Le ministre a ajouté : "Tous les projets d'énergie renouvelable dans notre pays sont réalisés par des entreprises privées, principalement des investisseurs étrangers. Cependant, lorsque cela est nécessaire, l'État, représenté par la compagnie pétrolière d'État SOCAR, est prêt à participer à ces projets en tant que partenaire minoritaire."
Il a estimé que c'est un signal clair de l'engagement de l'Azerbaïdjan envers la transition énergétique mondiale.
À titre d'exemple, le ministre de l'Économie a rappelé les initiatives en cours visant à exporter de l'énergie renouvelable de l'Azerbaïdjan et de la Géorgie vers l'Europe : "Cette coopération implique la Hongrie, la Roumanie et la Bulgarie, et nous travaillons également activement avec les régions à l'est de l'Azerbaïdjan, en particulier le Kazakhstan et l'Ouzbékistan, pour intégrer leurs systèmes énergétiques."
Il a fait référence à l'accord signé le 17 décembre 2022 entre l'Azerbaïdjan, la Géorgie, la Roumanie et la Hongrie sur un partenariat stratégique pour poser conjointement le câble électrique sous-marin de la mer Noire. Le câble mesurera 1 195 km de long et aura une capacité de 1 GW le long du fond de la mer Noire. Les estimations préliminaires suggèrent que la capacité du câble permettra l'approvisionnement annuel de jusqu'à quatre gigawatts d'électricité verte à la région européenne.
Notamment, lors de la réunion de la BERD, les perspectives de développement du marché de l'hydrogène et de l'établissement de capacités de production ont également été discutées. Cette tendance attire de plus en plus l'attention non seulement en Europe, mais aussi en Asie, en Afrique et, bien sûr, dans la région post-soviétique. À l'avenir, l'Azerbaïdjan prévoit d'utiliser la production d'énergie éolienne en mer pour produire de l'hydrogène "vert" et établir son exportation vers les pays de l'UE.
Il convient de rappeler que le potentiel éolien dans le secteur azerbaïdjanais de la mer Caspienne est estimé à 157 GW, ce qui en fait le deuxième plus important au monde après la mer du Nord. Les projets actuels dans ce domaine devraient couvrir seulement une petite partie du potentiel offshore du pays, estimé à environ 7,2 GW de capacité.

(Entrées brutes)
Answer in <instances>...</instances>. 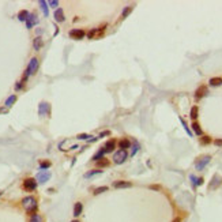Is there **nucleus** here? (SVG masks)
Wrapping results in <instances>:
<instances>
[{"label":"nucleus","mask_w":222,"mask_h":222,"mask_svg":"<svg viewBox=\"0 0 222 222\" xmlns=\"http://www.w3.org/2000/svg\"><path fill=\"white\" fill-rule=\"evenodd\" d=\"M23 86H25V82H16V85H15V90H22L23 89Z\"/></svg>","instance_id":"obj_36"},{"label":"nucleus","mask_w":222,"mask_h":222,"mask_svg":"<svg viewBox=\"0 0 222 222\" xmlns=\"http://www.w3.org/2000/svg\"><path fill=\"white\" fill-rule=\"evenodd\" d=\"M23 188L26 191H34L37 188V180L36 178H26L23 181Z\"/></svg>","instance_id":"obj_8"},{"label":"nucleus","mask_w":222,"mask_h":222,"mask_svg":"<svg viewBox=\"0 0 222 222\" xmlns=\"http://www.w3.org/2000/svg\"><path fill=\"white\" fill-rule=\"evenodd\" d=\"M38 66H40V61H38V59H37V57H33V59L29 61V66H27V68H26V71H25V75H23V79H22V82H26L29 76L34 75V74L37 72V70H38Z\"/></svg>","instance_id":"obj_2"},{"label":"nucleus","mask_w":222,"mask_h":222,"mask_svg":"<svg viewBox=\"0 0 222 222\" xmlns=\"http://www.w3.org/2000/svg\"><path fill=\"white\" fill-rule=\"evenodd\" d=\"M30 222H42V218H41L40 214H32V217H30Z\"/></svg>","instance_id":"obj_30"},{"label":"nucleus","mask_w":222,"mask_h":222,"mask_svg":"<svg viewBox=\"0 0 222 222\" xmlns=\"http://www.w3.org/2000/svg\"><path fill=\"white\" fill-rule=\"evenodd\" d=\"M222 185V177L219 175H214L209 184V190H217L218 187Z\"/></svg>","instance_id":"obj_6"},{"label":"nucleus","mask_w":222,"mask_h":222,"mask_svg":"<svg viewBox=\"0 0 222 222\" xmlns=\"http://www.w3.org/2000/svg\"><path fill=\"white\" fill-rule=\"evenodd\" d=\"M132 184L130 181H125V180H117V181L113 183V187L115 188H128V187H131Z\"/></svg>","instance_id":"obj_14"},{"label":"nucleus","mask_w":222,"mask_h":222,"mask_svg":"<svg viewBox=\"0 0 222 222\" xmlns=\"http://www.w3.org/2000/svg\"><path fill=\"white\" fill-rule=\"evenodd\" d=\"M97 139H98V138H95V136H91V138L90 139H89V140H87V142H95V140H97Z\"/></svg>","instance_id":"obj_43"},{"label":"nucleus","mask_w":222,"mask_h":222,"mask_svg":"<svg viewBox=\"0 0 222 222\" xmlns=\"http://www.w3.org/2000/svg\"><path fill=\"white\" fill-rule=\"evenodd\" d=\"M51 113V105L48 102H41L40 105H38V115L40 116H48Z\"/></svg>","instance_id":"obj_7"},{"label":"nucleus","mask_w":222,"mask_h":222,"mask_svg":"<svg viewBox=\"0 0 222 222\" xmlns=\"http://www.w3.org/2000/svg\"><path fill=\"white\" fill-rule=\"evenodd\" d=\"M105 153H106V151H105V149H101V150L99 151H97V153H95L94 155H93V161H97V162H98L99 159H102L104 158V155H105Z\"/></svg>","instance_id":"obj_21"},{"label":"nucleus","mask_w":222,"mask_h":222,"mask_svg":"<svg viewBox=\"0 0 222 222\" xmlns=\"http://www.w3.org/2000/svg\"><path fill=\"white\" fill-rule=\"evenodd\" d=\"M104 149H105V151H106V153H112V151L116 149V140H115V139H109V140L105 143Z\"/></svg>","instance_id":"obj_13"},{"label":"nucleus","mask_w":222,"mask_h":222,"mask_svg":"<svg viewBox=\"0 0 222 222\" xmlns=\"http://www.w3.org/2000/svg\"><path fill=\"white\" fill-rule=\"evenodd\" d=\"M53 16H55L56 22H64V20H66V16H64V12H63L61 8H56Z\"/></svg>","instance_id":"obj_12"},{"label":"nucleus","mask_w":222,"mask_h":222,"mask_svg":"<svg viewBox=\"0 0 222 222\" xmlns=\"http://www.w3.org/2000/svg\"><path fill=\"white\" fill-rule=\"evenodd\" d=\"M200 143L202 144H209V143H211V138L209 135H203L202 138H200Z\"/></svg>","instance_id":"obj_29"},{"label":"nucleus","mask_w":222,"mask_h":222,"mask_svg":"<svg viewBox=\"0 0 222 222\" xmlns=\"http://www.w3.org/2000/svg\"><path fill=\"white\" fill-rule=\"evenodd\" d=\"M38 23V18H37L36 14H30L27 18V20H26V27L27 29H32L34 25Z\"/></svg>","instance_id":"obj_11"},{"label":"nucleus","mask_w":222,"mask_h":222,"mask_svg":"<svg viewBox=\"0 0 222 222\" xmlns=\"http://www.w3.org/2000/svg\"><path fill=\"white\" fill-rule=\"evenodd\" d=\"M51 178V172H48V171H40L38 173H37V183H40V184H44V183H47L48 180Z\"/></svg>","instance_id":"obj_5"},{"label":"nucleus","mask_w":222,"mask_h":222,"mask_svg":"<svg viewBox=\"0 0 222 222\" xmlns=\"http://www.w3.org/2000/svg\"><path fill=\"white\" fill-rule=\"evenodd\" d=\"M191 178V183H192V185H194V188H196V183H198V177H195L194 175H191L190 176Z\"/></svg>","instance_id":"obj_37"},{"label":"nucleus","mask_w":222,"mask_h":222,"mask_svg":"<svg viewBox=\"0 0 222 222\" xmlns=\"http://www.w3.org/2000/svg\"><path fill=\"white\" fill-rule=\"evenodd\" d=\"M83 211V204L80 202H76L75 206H74V217H79Z\"/></svg>","instance_id":"obj_17"},{"label":"nucleus","mask_w":222,"mask_h":222,"mask_svg":"<svg viewBox=\"0 0 222 222\" xmlns=\"http://www.w3.org/2000/svg\"><path fill=\"white\" fill-rule=\"evenodd\" d=\"M191 127H192V131H194V134H196L198 136H202V135H203V131H202V128H200V124H199L198 121H194Z\"/></svg>","instance_id":"obj_18"},{"label":"nucleus","mask_w":222,"mask_h":222,"mask_svg":"<svg viewBox=\"0 0 222 222\" xmlns=\"http://www.w3.org/2000/svg\"><path fill=\"white\" fill-rule=\"evenodd\" d=\"M3 112H4V113H6V112H7V111H6L4 108H0V113H3Z\"/></svg>","instance_id":"obj_45"},{"label":"nucleus","mask_w":222,"mask_h":222,"mask_svg":"<svg viewBox=\"0 0 222 222\" xmlns=\"http://www.w3.org/2000/svg\"><path fill=\"white\" fill-rule=\"evenodd\" d=\"M172 222H181V218H180V217H176V218L173 219Z\"/></svg>","instance_id":"obj_44"},{"label":"nucleus","mask_w":222,"mask_h":222,"mask_svg":"<svg viewBox=\"0 0 222 222\" xmlns=\"http://www.w3.org/2000/svg\"><path fill=\"white\" fill-rule=\"evenodd\" d=\"M97 33H98V30H97V29H93V30H90V32H89L87 37H89V38H93V37H94Z\"/></svg>","instance_id":"obj_38"},{"label":"nucleus","mask_w":222,"mask_h":222,"mask_svg":"<svg viewBox=\"0 0 222 222\" xmlns=\"http://www.w3.org/2000/svg\"><path fill=\"white\" fill-rule=\"evenodd\" d=\"M198 115H199V108L195 105V106H192L191 108V113H190V116H191V119L192 120H196L198 119Z\"/></svg>","instance_id":"obj_24"},{"label":"nucleus","mask_w":222,"mask_h":222,"mask_svg":"<svg viewBox=\"0 0 222 222\" xmlns=\"http://www.w3.org/2000/svg\"><path fill=\"white\" fill-rule=\"evenodd\" d=\"M48 6L52 8H56V7H59V1L57 0H51V1H48Z\"/></svg>","instance_id":"obj_34"},{"label":"nucleus","mask_w":222,"mask_h":222,"mask_svg":"<svg viewBox=\"0 0 222 222\" xmlns=\"http://www.w3.org/2000/svg\"><path fill=\"white\" fill-rule=\"evenodd\" d=\"M180 123H181V125H183V127H184V130H185V132H187V134L190 135V136H192V131H191V130H190V127L187 125L185 120L183 119V117H180Z\"/></svg>","instance_id":"obj_26"},{"label":"nucleus","mask_w":222,"mask_h":222,"mask_svg":"<svg viewBox=\"0 0 222 222\" xmlns=\"http://www.w3.org/2000/svg\"><path fill=\"white\" fill-rule=\"evenodd\" d=\"M15 101H16V95L12 94V95H10V97L6 99L4 105H6V108H10V106H12V105H14V102H15Z\"/></svg>","instance_id":"obj_22"},{"label":"nucleus","mask_w":222,"mask_h":222,"mask_svg":"<svg viewBox=\"0 0 222 222\" xmlns=\"http://www.w3.org/2000/svg\"><path fill=\"white\" fill-rule=\"evenodd\" d=\"M49 166H51V162H49V161H44V162L40 164V169H41V171H45V169H48Z\"/></svg>","instance_id":"obj_32"},{"label":"nucleus","mask_w":222,"mask_h":222,"mask_svg":"<svg viewBox=\"0 0 222 222\" xmlns=\"http://www.w3.org/2000/svg\"><path fill=\"white\" fill-rule=\"evenodd\" d=\"M106 191H108V187L104 185V187H98V188H95L93 194H94V195H99V194H102V192H106Z\"/></svg>","instance_id":"obj_28"},{"label":"nucleus","mask_w":222,"mask_h":222,"mask_svg":"<svg viewBox=\"0 0 222 222\" xmlns=\"http://www.w3.org/2000/svg\"><path fill=\"white\" fill-rule=\"evenodd\" d=\"M128 158V153L127 150H117L113 154V162L116 164V165H121V164H124L125 161H127Z\"/></svg>","instance_id":"obj_3"},{"label":"nucleus","mask_w":222,"mask_h":222,"mask_svg":"<svg viewBox=\"0 0 222 222\" xmlns=\"http://www.w3.org/2000/svg\"><path fill=\"white\" fill-rule=\"evenodd\" d=\"M85 36H86V33L82 29H72L70 32V37H72L74 40H82Z\"/></svg>","instance_id":"obj_10"},{"label":"nucleus","mask_w":222,"mask_h":222,"mask_svg":"<svg viewBox=\"0 0 222 222\" xmlns=\"http://www.w3.org/2000/svg\"><path fill=\"white\" fill-rule=\"evenodd\" d=\"M76 138H78V139H82V140H89L91 136H90L89 134H79L78 136H76Z\"/></svg>","instance_id":"obj_33"},{"label":"nucleus","mask_w":222,"mask_h":222,"mask_svg":"<svg viewBox=\"0 0 222 222\" xmlns=\"http://www.w3.org/2000/svg\"><path fill=\"white\" fill-rule=\"evenodd\" d=\"M117 144H119L120 150H127V149H130V147H131V142H130L127 138H124V139H121V140H119V142H117Z\"/></svg>","instance_id":"obj_15"},{"label":"nucleus","mask_w":222,"mask_h":222,"mask_svg":"<svg viewBox=\"0 0 222 222\" xmlns=\"http://www.w3.org/2000/svg\"><path fill=\"white\" fill-rule=\"evenodd\" d=\"M108 135H109V131H104V132H101V134H99L98 138H104V136H108Z\"/></svg>","instance_id":"obj_41"},{"label":"nucleus","mask_w":222,"mask_h":222,"mask_svg":"<svg viewBox=\"0 0 222 222\" xmlns=\"http://www.w3.org/2000/svg\"><path fill=\"white\" fill-rule=\"evenodd\" d=\"M132 8H134V7H132V6H128V7H125V8H124V10H123V12H121V18H123V19H124V18H127V16L130 15V14H131Z\"/></svg>","instance_id":"obj_25"},{"label":"nucleus","mask_w":222,"mask_h":222,"mask_svg":"<svg viewBox=\"0 0 222 222\" xmlns=\"http://www.w3.org/2000/svg\"><path fill=\"white\" fill-rule=\"evenodd\" d=\"M210 161H211V155H203V157H200L199 159H196V162H195L196 171H203V169L210 164Z\"/></svg>","instance_id":"obj_4"},{"label":"nucleus","mask_w":222,"mask_h":222,"mask_svg":"<svg viewBox=\"0 0 222 222\" xmlns=\"http://www.w3.org/2000/svg\"><path fill=\"white\" fill-rule=\"evenodd\" d=\"M38 4H40V8H41V11L44 12V15L45 16L49 15V7H48L47 1H45V0H40V1H38Z\"/></svg>","instance_id":"obj_19"},{"label":"nucleus","mask_w":222,"mask_h":222,"mask_svg":"<svg viewBox=\"0 0 222 222\" xmlns=\"http://www.w3.org/2000/svg\"><path fill=\"white\" fill-rule=\"evenodd\" d=\"M209 93V89H207V86H204V85H202V86H199L196 90H195V99H202L204 95Z\"/></svg>","instance_id":"obj_9"},{"label":"nucleus","mask_w":222,"mask_h":222,"mask_svg":"<svg viewBox=\"0 0 222 222\" xmlns=\"http://www.w3.org/2000/svg\"><path fill=\"white\" fill-rule=\"evenodd\" d=\"M209 83H210V86H221L222 85V78H218V76L211 78V79L209 80Z\"/></svg>","instance_id":"obj_23"},{"label":"nucleus","mask_w":222,"mask_h":222,"mask_svg":"<svg viewBox=\"0 0 222 222\" xmlns=\"http://www.w3.org/2000/svg\"><path fill=\"white\" fill-rule=\"evenodd\" d=\"M29 15H30V12L26 11V10H22V11H19V14H18V19H19L20 22H26Z\"/></svg>","instance_id":"obj_20"},{"label":"nucleus","mask_w":222,"mask_h":222,"mask_svg":"<svg viewBox=\"0 0 222 222\" xmlns=\"http://www.w3.org/2000/svg\"><path fill=\"white\" fill-rule=\"evenodd\" d=\"M71 222H79V221H76V219H74V221H71Z\"/></svg>","instance_id":"obj_46"},{"label":"nucleus","mask_w":222,"mask_h":222,"mask_svg":"<svg viewBox=\"0 0 222 222\" xmlns=\"http://www.w3.org/2000/svg\"><path fill=\"white\" fill-rule=\"evenodd\" d=\"M214 144H215V146H219V147H222V138H218V139H215V140H214Z\"/></svg>","instance_id":"obj_39"},{"label":"nucleus","mask_w":222,"mask_h":222,"mask_svg":"<svg viewBox=\"0 0 222 222\" xmlns=\"http://www.w3.org/2000/svg\"><path fill=\"white\" fill-rule=\"evenodd\" d=\"M99 173H102V171H99V169H95V171H90V172H87V173H85V177L89 178V177H91V176L99 175Z\"/></svg>","instance_id":"obj_27"},{"label":"nucleus","mask_w":222,"mask_h":222,"mask_svg":"<svg viewBox=\"0 0 222 222\" xmlns=\"http://www.w3.org/2000/svg\"><path fill=\"white\" fill-rule=\"evenodd\" d=\"M150 188H151V190H154V191H159V190H161V187H159V185H150Z\"/></svg>","instance_id":"obj_42"},{"label":"nucleus","mask_w":222,"mask_h":222,"mask_svg":"<svg viewBox=\"0 0 222 222\" xmlns=\"http://www.w3.org/2000/svg\"><path fill=\"white\" fill-rule=\"evenodd\" d=\"M203 181H204V180H203V177H198V183H196V187H200L203 184Z\"/></svg>","instance_id":"obj_40"},{"label":"nucleus","mask_w":222,"mask_h":222,"mask_svg":"<svg viewBox=\"0 0 222 222\" xmlns=\"http://www.w3.org/2000/svg\"><path fill=\"white\" fill-rule=\"evenodd\" d=\"M22 206L25 207V210L27 211V213H30V214H36L38 204H37V200H36L34 196H26V198L22 199Z\"/></svg>","instance_id":"obj_1"},{"label":"nucleus","mask_w":222,"mask_h":222,"mask_svg":"<svg viewBox=\"0 0 222 222\" xmlns=\"http://www.w3.org/2000/svg\"><path fill=\"white\" fill-rule=\"evenodd\" d=\"M97 165H98L99 168H104V166L106 168L108 165H109V161H108L106 158H102V159H99L98 162H97Z\"/></svg>","instance_id":"obj_31"},{"label":"nucleus","mask_w":222,"mask_h":222,"mask_svg":"<svg viewBox=\"0 0 222 222\" xmlns=\"http://www.w3.org/2000/svg\"><path fill=\"white\" fill-rule=\"evenodd\" d=\"M44 47V41L41 37H36L34 40H33V48L36 49V51H40L41 48Z\"/></svg>","instance_id":"obj_16"},{"label":"nucleus","mask_w":222,"mask_h":222,"mask_svg":"<svg viewBox=\"0 0 222 222\" xmlns=\"http://www.w3.org/2000/svg\"><path fill=\"white\" fill-rule=\"evenodd\" d=\"M139 150V144L138 143H134V144H132V151H131V155H135L136 154V151Z\"/></svg>","instance_id":"obj_35"}]
</instances>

Consignes:
- A) Résumez plus brièvement le paragraphe de l'extrait qui débute par « Notamment, lors de la réunion de la BERD », sans perdre ses faits principaux.
- B) Prolongez l'extrait sur la transition énergétique de l'Azerbaïdjan à partir de sa dernière phrase.
Les entrées n'ont aucun rapport avec l'extrait.

Réponses:
- A) Lors de la réunion de la BERD, on a aussi abordé le développement du marché de l'hydrogène et la création de capacités de production. Ce sujet intéresse de plus en plus l'Europe, l'Asie, l'Afrique et la région post-soviétique. L'Azerbaïdjan prévoit de produire de l'hydrogène « vert » grâce à l'éolien en mer et de l'exporter vers l'UE.

- B)
Dans l'ensemble, ce sont des initiatives assez capitalistiques, car l'installation de turbines offshore dans la mer Caspienne nécessitera des solutions d'ingénierie complexes, y compris la construction de supports de 90 mètres de haut pour les générateurs éoliens. En même temps, il est prévu qu'à partir de l'énergie éolienne offshore relativement peu coûteuse, l'électrolyse de l'eau de mer puisse être développée pour produire de l'hydrogène "vert" à l'avenir.
"À ce stade, nous ne devrions pas nous attendre à ce que l'Azerbaïdjan soit à l'avant-garde de l'agenda mondial de l'hydrogène. Cependant, les projets de création de parcs éoliens offshore à grande échelle nous ont amenés à envisager sérieusement l'hydrogène vert", a déclaré le vice-ministre de l'Énergie de l'Azerbaïdjan, Elnur Soltanov, lors de la table ronde.
Il a expliqué : "Le fait est que les systèmes de stockage de l'énergie sont encore assez coûteux. En revanche, l'hydrogène "vert" peut servir à la fois de forme de stockage et de produit de base : lorsqu'il y a un excédent de production d'électricité renouvelable, en particulier pendant les périodes de faible demande, l'excédent peut être réorienté vers la production d'hydrogène, ce qui permet d'éviter les pertes dues à la réduction de l'offre d'électricité. L'hydrogène produit peut ensuite être utilisé pour la production d'électricité pendant les heures de pointe ou exporté - sous forme d'ammoniac ou d'hydrogène liquéfié".
Le vice-ministre a souligné qu'en collaboration avec la BERD, des études sur l'énergie hydrogène ont déjà été menées en Azerbaïdjan et qu'une stratégie nationale à long terme est en cours d'élaboration. L'Azerbaïdjan est notamment bien placé pour produire de l'hydrogène "bleu" (reformage du méthane à la vapeur combiné à des systèmes de capture, de stockage et d'utilisation du carbone) grâce à son accès au gaz naturel et à la présence de gisements de pétrole et de gaz épuisés adaptés à la technologie de capture et de stockage du carbone (CSC).
"Le potentiel de la mer Caspienne, nos capacités en matière d'énergie éolienne et l'infrastructure existante de pipelines et de ports nous permettent d'espérer la création d'un écosystème énergétique symbiotique où les électrons et les molécules se complètent. Nous pensons que c'est la clé de l'avenir énergétique durable de l'Azerbaïdjan", a souligné M. Soltanov.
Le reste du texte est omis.